While it’s common for many Baby Boomers to use a combination of medications to treat an array of different health problems, a London-based community pharmacist has warned that medication can interact with foods, drinks and herbal remedies, as well as other drugs.
Writing for The Conversation, Pharmacy Teaching Fellow and PhD student Philip Crilly explained that certain things should be avoided completely when taking particular types of medication.
High on his list were statins. Statins are a form of medication that are prescribed by doctors to lower cholesterol. It’s not uncommon for a health professional to prescribe statins to people living with or most at risk of developing cardiovascular disease. The purpose of the medication is simply to prevent the risk of heart attacks, strokes and other health problems that can occur as a result of cardiovascular disease and when low-density lipoprotein cholesterol or ‘bad’ cholesterol is too high.
Statins drugs are often prescribed to people who have experienced heart attacks, those diagnosed with coronary heart disease, as well as people who are at greater risk of suffering a major cardiovascular event such as a stroke.

● Exercise set:
[A] According to the passage on medication interactions, why do doctors prescribe statins to people living with or most at risk of cardiovascular disease?
[B] Copy out everything in the passage on medication interactions from "High on his" down to "as a stroke.".
[C] Write what comes next in the article on medication interactions, continuing after its final sentence.

● Listed records:

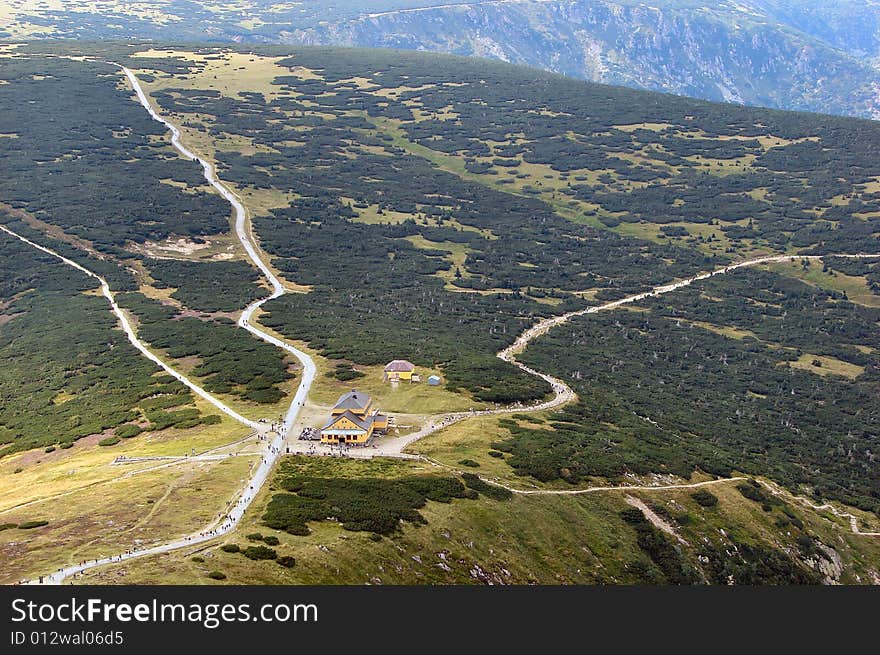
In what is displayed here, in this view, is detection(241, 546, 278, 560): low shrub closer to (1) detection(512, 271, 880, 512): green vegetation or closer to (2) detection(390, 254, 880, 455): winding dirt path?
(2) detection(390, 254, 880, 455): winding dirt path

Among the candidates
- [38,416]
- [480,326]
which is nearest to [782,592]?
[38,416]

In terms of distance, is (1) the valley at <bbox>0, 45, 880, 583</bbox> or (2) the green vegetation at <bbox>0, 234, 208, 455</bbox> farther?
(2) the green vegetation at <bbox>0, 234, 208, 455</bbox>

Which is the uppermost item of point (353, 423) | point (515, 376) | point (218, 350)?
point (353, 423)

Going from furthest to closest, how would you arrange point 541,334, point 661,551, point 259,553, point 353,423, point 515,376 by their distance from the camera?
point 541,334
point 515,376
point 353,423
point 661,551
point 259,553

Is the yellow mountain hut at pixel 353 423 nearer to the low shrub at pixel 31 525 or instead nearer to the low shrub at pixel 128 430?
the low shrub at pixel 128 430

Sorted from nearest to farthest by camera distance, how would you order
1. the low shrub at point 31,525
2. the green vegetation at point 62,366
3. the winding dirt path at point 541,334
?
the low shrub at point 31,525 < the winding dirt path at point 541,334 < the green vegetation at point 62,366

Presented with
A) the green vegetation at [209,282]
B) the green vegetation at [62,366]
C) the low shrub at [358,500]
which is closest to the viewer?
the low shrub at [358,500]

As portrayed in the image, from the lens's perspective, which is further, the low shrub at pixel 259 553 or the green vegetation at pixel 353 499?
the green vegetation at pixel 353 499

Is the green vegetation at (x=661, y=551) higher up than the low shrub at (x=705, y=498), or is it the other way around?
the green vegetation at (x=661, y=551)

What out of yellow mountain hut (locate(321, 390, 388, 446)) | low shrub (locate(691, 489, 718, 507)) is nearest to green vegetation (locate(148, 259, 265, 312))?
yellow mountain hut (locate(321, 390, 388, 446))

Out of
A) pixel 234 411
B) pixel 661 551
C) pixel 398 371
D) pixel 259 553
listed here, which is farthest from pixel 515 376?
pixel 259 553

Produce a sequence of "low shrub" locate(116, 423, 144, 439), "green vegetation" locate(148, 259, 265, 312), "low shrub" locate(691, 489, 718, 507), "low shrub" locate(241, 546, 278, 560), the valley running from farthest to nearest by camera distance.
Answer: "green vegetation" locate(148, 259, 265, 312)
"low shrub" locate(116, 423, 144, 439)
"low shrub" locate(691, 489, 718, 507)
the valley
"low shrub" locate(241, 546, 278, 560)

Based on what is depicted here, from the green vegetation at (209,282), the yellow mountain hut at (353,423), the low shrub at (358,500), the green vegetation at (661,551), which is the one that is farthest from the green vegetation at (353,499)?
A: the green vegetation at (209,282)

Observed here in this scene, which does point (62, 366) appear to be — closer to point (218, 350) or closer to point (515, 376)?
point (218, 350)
==
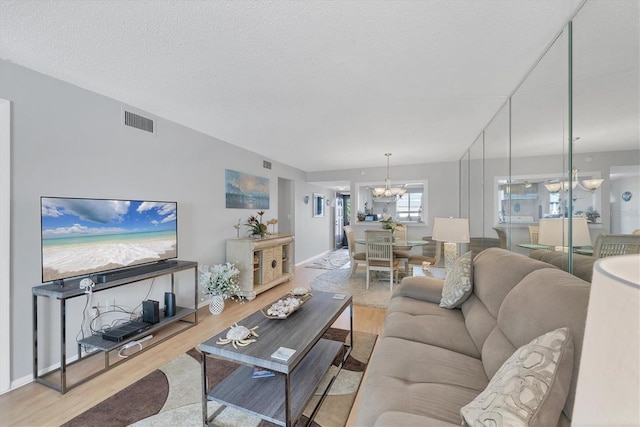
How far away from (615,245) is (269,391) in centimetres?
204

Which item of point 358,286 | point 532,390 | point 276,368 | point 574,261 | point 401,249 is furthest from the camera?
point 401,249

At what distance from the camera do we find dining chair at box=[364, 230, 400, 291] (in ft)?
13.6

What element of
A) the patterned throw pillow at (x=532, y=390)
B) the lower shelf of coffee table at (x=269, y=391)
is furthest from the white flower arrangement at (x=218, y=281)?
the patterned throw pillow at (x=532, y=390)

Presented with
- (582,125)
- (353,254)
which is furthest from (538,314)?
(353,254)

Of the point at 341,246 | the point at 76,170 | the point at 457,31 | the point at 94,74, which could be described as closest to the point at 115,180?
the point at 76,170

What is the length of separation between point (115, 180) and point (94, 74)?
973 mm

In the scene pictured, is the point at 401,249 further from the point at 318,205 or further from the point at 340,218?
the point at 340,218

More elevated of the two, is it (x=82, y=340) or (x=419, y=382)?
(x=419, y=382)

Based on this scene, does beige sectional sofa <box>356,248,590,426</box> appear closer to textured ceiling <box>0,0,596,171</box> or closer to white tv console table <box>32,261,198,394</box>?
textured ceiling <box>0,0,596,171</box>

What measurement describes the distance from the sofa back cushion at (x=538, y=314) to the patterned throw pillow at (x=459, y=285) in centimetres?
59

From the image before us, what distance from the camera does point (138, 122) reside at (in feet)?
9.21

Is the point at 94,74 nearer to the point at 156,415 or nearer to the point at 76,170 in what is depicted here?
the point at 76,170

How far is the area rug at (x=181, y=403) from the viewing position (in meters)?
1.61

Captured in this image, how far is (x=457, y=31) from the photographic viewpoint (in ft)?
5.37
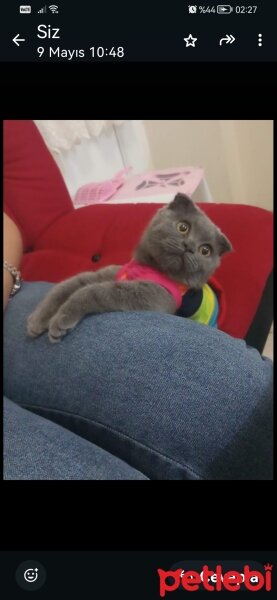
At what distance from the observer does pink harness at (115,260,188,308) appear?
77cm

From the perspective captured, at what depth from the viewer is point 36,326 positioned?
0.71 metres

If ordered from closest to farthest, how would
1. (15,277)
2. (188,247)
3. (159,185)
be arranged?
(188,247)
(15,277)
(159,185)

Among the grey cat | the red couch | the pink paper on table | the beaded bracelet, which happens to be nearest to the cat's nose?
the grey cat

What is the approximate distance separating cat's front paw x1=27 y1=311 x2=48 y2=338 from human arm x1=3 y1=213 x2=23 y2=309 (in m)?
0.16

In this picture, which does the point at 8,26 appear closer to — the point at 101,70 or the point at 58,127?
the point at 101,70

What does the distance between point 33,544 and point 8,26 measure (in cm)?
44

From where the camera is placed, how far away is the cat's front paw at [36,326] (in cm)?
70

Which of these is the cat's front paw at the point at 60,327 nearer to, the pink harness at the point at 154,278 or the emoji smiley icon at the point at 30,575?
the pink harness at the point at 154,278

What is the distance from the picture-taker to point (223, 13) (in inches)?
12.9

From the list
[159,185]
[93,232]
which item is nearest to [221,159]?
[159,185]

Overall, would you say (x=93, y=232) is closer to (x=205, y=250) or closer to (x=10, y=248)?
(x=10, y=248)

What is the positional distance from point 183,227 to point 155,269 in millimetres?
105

● Answers for the tasks:
[A] Statins lower cholesterol. Their purpose is to prevent heart attacks, strokes and other health problems that can occur as a result of cardiovascular disease and when low-density lipoprotein ("bad") cholesterol is too high.

[B]
High on his list were statins. Statins are a form of medication that are prescribed by doctors to lower cholesterol. It’s not uncommon for a health professional to prescribe statins to people living with or most at risk of developing cardiovascular disease. The purpose of the medication is simply to prevent the risk of heart attacks, strokes and other health problems that can occur as a result of cardiovascular disease and when low-density lipoprotein cholesterol or ‘bad’ cholesterol is too high.
Statins drugs are often prescribed to people who have experienced heart attacks, those diagnosed with coronary heart disease, as well as people who are at greater risk of suffering a major cardiovascular event such as a stroke.

[C]
According to Crilly, grapefruit juice should be avoided by people who use statins. While people are regularly told to increase their levels of fruits and vegetables, grapefruit juice can actually slow down the breakdown of statins, which in turn, can create more side effects because there’s more medication in the blood and system.
Similarly, patients prescribed Warfarin, known as the brand names Coumadin and Marevan in Australia, should avoid leafy greens where possible. The medication is used to treat and prevent blood clots, although leafy greens, supplements and other foods that contain Vitamin K can actually remove the drug from the body’s system quicker.
The medication is taken to prevent health issues such as stroke or deep vein thrombosis, so there is a chance the risk could increase.
As Crilly recommended, it’s always best to speak to a health professional or prescriber if there has been a change in diet. This will ensure the right levels of the medication are prescribed to avoid potentially life-threatening health episodes.
When it comes to antidepressants known as selective serotonin reuptake inhibitors (SSRIs), it’s not food that needs to be avoided, but another major form of medication. According to the Conversation article, anti-inflammatory painkillers such as ibuprofen can increase the risk of internal bleeding if mixed with an antidepressant.
Worrying symptoms to look out for include dark stools when going to the toilet, painful stomach cramps, feeling tired, faint or dizzy, or even noticing blood in vomit. While avoiding either of the drugs is difficult for some people, Crilly noted stomach protecting medication may also be prescribed.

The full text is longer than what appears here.